Le choix du digital comme expertise s’est fait naturellement, au gré des affinités, des expériences et des rencontres. Diplômée du CELSA en marketing et médias numériques, j’ai commencé dans le monde des agences avant de passer de l’autre côté du miroir, en startup puis en entreprise chez LEGO France. En 2015, je rejoins le siège de Pernod Ricard en tant que spécialiste social media. Il s’agit d’une des briques essentielles de l’équipe Media Hub dirigée par Thibaut Portal.

 

Comment est constituée l’équipe dédiée au digital ?

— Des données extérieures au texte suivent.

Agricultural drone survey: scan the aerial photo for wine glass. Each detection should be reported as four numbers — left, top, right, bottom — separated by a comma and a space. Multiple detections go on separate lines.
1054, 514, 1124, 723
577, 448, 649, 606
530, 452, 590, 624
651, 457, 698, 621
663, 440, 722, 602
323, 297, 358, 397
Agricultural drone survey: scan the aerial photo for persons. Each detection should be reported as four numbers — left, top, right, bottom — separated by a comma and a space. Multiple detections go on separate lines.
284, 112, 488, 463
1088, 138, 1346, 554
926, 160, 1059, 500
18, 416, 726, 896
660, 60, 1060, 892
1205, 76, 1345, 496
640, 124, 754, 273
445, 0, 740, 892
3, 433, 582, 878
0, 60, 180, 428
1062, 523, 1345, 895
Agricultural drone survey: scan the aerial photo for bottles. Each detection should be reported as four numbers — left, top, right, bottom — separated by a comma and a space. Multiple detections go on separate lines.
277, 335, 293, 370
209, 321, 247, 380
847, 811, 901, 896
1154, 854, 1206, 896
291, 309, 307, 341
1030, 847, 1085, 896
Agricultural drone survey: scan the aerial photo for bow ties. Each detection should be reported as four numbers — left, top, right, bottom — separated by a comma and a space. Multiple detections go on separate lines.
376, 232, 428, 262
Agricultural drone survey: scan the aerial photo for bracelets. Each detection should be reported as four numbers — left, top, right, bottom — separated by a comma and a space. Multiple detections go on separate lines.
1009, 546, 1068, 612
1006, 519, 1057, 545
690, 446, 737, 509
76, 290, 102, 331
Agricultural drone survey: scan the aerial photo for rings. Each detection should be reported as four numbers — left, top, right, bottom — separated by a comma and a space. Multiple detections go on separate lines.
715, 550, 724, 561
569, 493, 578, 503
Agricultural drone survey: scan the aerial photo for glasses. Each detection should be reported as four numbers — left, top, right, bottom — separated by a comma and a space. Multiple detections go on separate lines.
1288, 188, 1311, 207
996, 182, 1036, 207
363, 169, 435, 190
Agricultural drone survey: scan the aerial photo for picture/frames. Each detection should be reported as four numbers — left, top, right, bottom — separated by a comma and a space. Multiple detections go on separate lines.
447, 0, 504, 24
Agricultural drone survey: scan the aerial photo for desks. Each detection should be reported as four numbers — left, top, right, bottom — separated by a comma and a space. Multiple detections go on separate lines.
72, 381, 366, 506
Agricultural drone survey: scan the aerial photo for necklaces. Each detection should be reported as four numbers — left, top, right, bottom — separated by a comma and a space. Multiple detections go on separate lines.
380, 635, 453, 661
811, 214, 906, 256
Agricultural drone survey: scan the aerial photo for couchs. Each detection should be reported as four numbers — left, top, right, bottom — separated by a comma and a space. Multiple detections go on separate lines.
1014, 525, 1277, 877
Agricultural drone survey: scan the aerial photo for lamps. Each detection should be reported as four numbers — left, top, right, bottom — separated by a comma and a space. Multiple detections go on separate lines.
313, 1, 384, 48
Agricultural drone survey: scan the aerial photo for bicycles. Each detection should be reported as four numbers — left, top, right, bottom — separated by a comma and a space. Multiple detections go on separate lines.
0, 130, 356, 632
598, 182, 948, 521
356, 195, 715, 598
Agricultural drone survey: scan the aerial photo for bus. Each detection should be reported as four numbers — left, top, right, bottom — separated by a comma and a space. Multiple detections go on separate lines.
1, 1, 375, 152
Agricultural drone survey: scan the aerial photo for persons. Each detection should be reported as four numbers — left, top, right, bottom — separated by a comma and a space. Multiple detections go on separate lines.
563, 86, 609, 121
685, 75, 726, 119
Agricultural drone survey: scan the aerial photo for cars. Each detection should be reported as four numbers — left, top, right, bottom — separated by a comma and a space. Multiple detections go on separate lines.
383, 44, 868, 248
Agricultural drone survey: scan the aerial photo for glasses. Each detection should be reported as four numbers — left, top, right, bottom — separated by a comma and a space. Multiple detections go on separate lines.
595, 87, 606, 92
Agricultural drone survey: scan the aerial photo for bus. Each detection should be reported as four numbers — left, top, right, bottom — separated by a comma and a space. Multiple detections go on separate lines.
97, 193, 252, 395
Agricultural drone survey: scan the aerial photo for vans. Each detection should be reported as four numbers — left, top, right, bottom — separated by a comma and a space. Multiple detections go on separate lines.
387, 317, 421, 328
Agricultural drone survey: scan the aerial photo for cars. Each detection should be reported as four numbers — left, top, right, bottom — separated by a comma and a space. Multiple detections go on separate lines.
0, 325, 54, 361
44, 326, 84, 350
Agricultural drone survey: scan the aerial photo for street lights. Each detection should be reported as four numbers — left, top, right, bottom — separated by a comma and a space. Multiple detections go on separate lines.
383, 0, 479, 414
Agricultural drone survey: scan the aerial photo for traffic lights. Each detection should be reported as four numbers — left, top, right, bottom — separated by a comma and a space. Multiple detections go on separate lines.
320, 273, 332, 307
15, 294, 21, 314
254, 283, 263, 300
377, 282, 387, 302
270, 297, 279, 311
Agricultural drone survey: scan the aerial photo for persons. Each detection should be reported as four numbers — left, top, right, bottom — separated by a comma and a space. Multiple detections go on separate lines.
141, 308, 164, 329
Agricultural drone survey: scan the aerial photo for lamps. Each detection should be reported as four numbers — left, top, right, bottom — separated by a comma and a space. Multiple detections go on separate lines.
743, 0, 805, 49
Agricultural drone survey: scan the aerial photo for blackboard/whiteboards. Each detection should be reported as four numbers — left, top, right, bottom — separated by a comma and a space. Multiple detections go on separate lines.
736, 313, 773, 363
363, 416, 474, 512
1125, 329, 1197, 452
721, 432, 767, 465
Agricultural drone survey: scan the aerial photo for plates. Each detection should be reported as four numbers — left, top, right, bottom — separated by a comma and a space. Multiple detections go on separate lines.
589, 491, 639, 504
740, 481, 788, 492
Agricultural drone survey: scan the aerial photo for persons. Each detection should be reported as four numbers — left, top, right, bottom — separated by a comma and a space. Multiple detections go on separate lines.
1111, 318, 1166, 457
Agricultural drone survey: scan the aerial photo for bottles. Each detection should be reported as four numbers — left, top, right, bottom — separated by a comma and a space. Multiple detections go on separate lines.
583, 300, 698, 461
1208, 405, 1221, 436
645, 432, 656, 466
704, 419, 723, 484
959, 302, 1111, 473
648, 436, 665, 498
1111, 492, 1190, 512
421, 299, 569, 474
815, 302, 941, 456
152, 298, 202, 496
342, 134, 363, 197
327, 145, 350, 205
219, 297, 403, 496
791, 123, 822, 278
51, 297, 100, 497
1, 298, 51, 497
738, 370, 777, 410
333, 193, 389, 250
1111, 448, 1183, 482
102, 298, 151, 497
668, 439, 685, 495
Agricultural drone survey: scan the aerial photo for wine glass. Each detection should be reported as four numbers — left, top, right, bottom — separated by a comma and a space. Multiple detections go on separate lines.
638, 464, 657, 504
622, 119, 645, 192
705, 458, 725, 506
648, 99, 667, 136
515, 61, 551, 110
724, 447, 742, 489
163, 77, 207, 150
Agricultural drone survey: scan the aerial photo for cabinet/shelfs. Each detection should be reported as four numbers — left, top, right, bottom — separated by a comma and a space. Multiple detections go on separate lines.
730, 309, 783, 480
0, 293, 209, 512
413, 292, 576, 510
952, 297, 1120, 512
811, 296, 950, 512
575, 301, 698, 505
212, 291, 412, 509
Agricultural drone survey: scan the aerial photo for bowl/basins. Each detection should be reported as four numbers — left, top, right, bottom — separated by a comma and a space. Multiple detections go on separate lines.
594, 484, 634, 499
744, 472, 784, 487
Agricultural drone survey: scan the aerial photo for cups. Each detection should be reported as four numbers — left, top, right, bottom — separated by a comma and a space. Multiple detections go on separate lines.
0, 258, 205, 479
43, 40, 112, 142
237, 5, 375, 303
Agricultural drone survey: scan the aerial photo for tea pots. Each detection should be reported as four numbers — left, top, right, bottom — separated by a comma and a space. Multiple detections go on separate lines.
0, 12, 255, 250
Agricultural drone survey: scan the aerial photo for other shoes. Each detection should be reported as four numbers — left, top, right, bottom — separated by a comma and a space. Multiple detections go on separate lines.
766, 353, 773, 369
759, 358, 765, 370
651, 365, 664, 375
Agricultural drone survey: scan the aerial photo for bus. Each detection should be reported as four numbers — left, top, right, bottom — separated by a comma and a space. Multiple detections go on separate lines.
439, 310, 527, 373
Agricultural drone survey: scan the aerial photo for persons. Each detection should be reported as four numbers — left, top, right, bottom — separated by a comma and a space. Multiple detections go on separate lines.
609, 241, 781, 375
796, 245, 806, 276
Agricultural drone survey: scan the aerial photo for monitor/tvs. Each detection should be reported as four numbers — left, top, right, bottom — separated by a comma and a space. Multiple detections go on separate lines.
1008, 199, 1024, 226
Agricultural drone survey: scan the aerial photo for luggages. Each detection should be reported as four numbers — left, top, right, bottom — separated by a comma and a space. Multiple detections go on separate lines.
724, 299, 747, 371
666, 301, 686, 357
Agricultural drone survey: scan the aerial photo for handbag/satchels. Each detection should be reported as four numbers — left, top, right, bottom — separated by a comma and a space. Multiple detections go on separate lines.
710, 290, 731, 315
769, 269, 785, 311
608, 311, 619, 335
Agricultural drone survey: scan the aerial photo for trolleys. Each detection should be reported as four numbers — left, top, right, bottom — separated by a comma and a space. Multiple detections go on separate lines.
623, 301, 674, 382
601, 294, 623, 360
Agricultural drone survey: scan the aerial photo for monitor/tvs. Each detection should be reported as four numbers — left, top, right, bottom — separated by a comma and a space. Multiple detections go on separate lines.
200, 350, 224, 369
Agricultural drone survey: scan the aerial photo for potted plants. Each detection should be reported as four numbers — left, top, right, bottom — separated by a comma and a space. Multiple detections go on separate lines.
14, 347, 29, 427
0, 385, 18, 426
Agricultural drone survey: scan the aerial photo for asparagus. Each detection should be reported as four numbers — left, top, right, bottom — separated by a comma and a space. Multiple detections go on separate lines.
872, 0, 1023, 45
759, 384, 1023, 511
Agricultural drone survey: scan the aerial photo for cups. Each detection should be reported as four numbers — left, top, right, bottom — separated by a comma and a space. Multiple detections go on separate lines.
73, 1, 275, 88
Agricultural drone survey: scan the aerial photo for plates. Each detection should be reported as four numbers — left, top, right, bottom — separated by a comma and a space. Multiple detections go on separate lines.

L’équipe d’accélération digitale du siège de Pernod Ricard est constituée d’une dizaine d’experts venus des quatre coins du monde. Nous travaillons ensemble sur différents projets qui sont ensuite déployés dans nos filiales : data, insights, e-commerce, content, media buying, social media. Le digital étant présent partout, nous travaillons en transverse avec les autres départements et filiales du groupe.

 

Quelle est votre stratégie globale sur les médias sociaux ? Et comment la déclinez-vous en fonction des réseaux sociaux sur lesquels Pernod Ricard est présent ?

Notre stratégie est de placer le consommateur au centre afin d’être au plus près de ses attentes. Cela se traduit notamment par une déclinaison locale de nos activations marketing. Au-delà des campagnes, nous proposons des contenus utiles à nos consommateurs comme par exemple des recettes de cocktails ou encore des services pour organiser ses soirées. A chaque réseau social son type de contenu : plus de créativité et d’inspiration sur Instagram, des vidéos how-to sur YouTube, les couvertures des événements en live sur Twitter ou Facebook Live.

 

Comment gérez-vous votre présence digitale dans le cadre de la loi Evin ?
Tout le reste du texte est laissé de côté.